INSTRUCTION:
In the rifle forum post, how many rounds did the poster fire down range?

1. How do you keep the screw (windage side) from coming loose all the time?

2. I had put a new roll pin in, and red loctite, to keep my op-rod guide from moving around but on disassembly I saw that it had moved leaving the piston and op-rod misaligned. I tapped it gently back into place with a brass drift. How do you keep the damn thing from moving around or does it even matter?

3. I had to crank a lot of elevation into the rear sight to get it to sight properly. Is this normal? I've noticed that my USGI glass stock kind of pulls down on the barrel a bit, could this be the culprit?

Jeff
 
JeffMan said:
I put 140 rounds down range yesterday and I had a blast but encountered a couple of problems.

1. How do you keep the screw (windage side) from coming loose all the time?

2. I had put a new roll pin in, and red loctite, to keep my op-rod guide from moving around but on disassembly I saw that it had moved leaving the piston and op-rod misaligned. I tapped it gently back into place with a brass drift. How do you keep the damn thing from moving around or does it even matter?

3. I had to crank a lot of elevation into the rear sight to get it to sight properly. Is this normal? I've noticed that my USGI glass stock kind of pulls down on the barrel a bit, could this be the culprit?

COLLECTED MATERIAL:
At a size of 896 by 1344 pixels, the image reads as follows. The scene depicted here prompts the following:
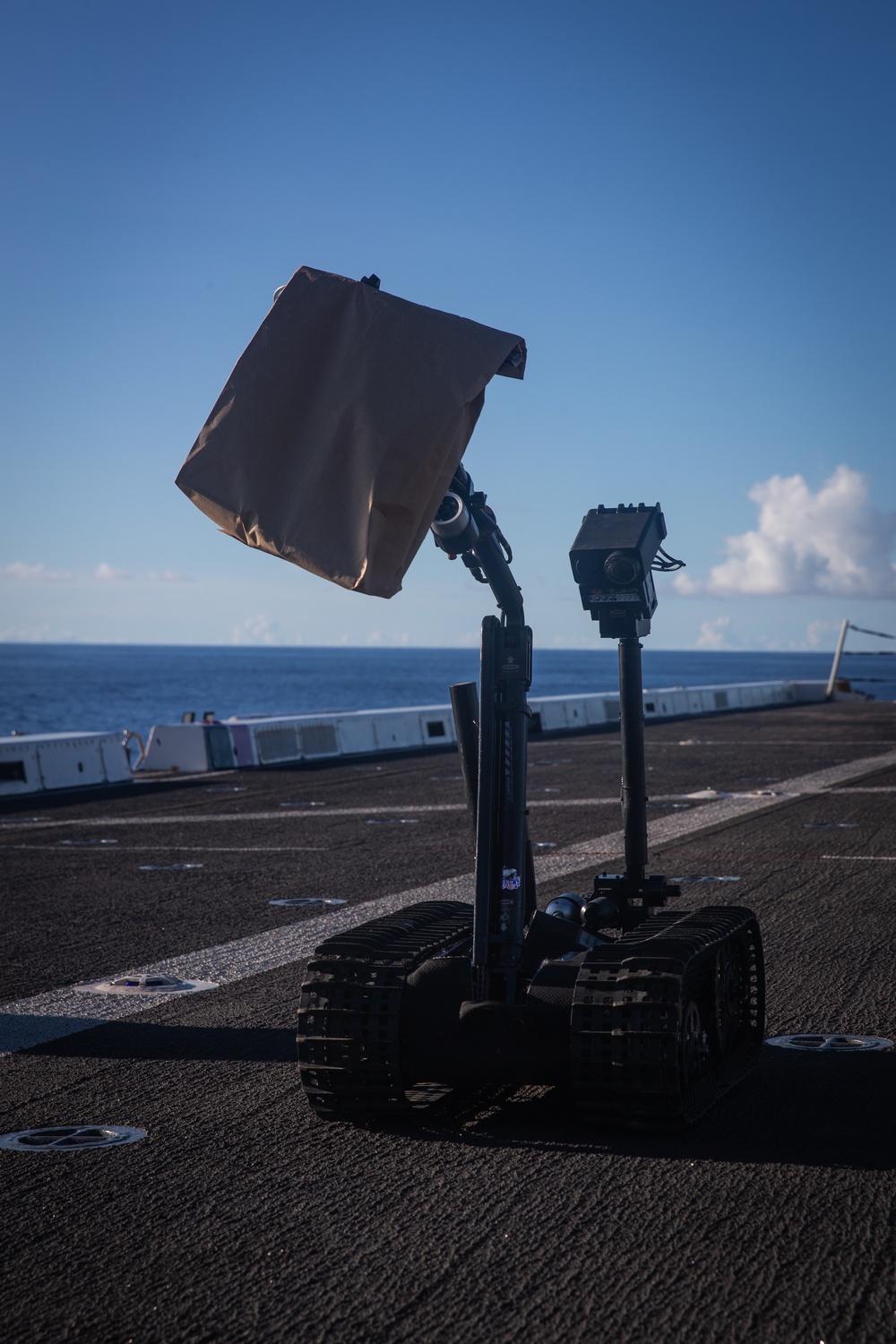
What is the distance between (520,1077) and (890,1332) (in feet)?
5.57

THE SOLUTION:
140 rounds.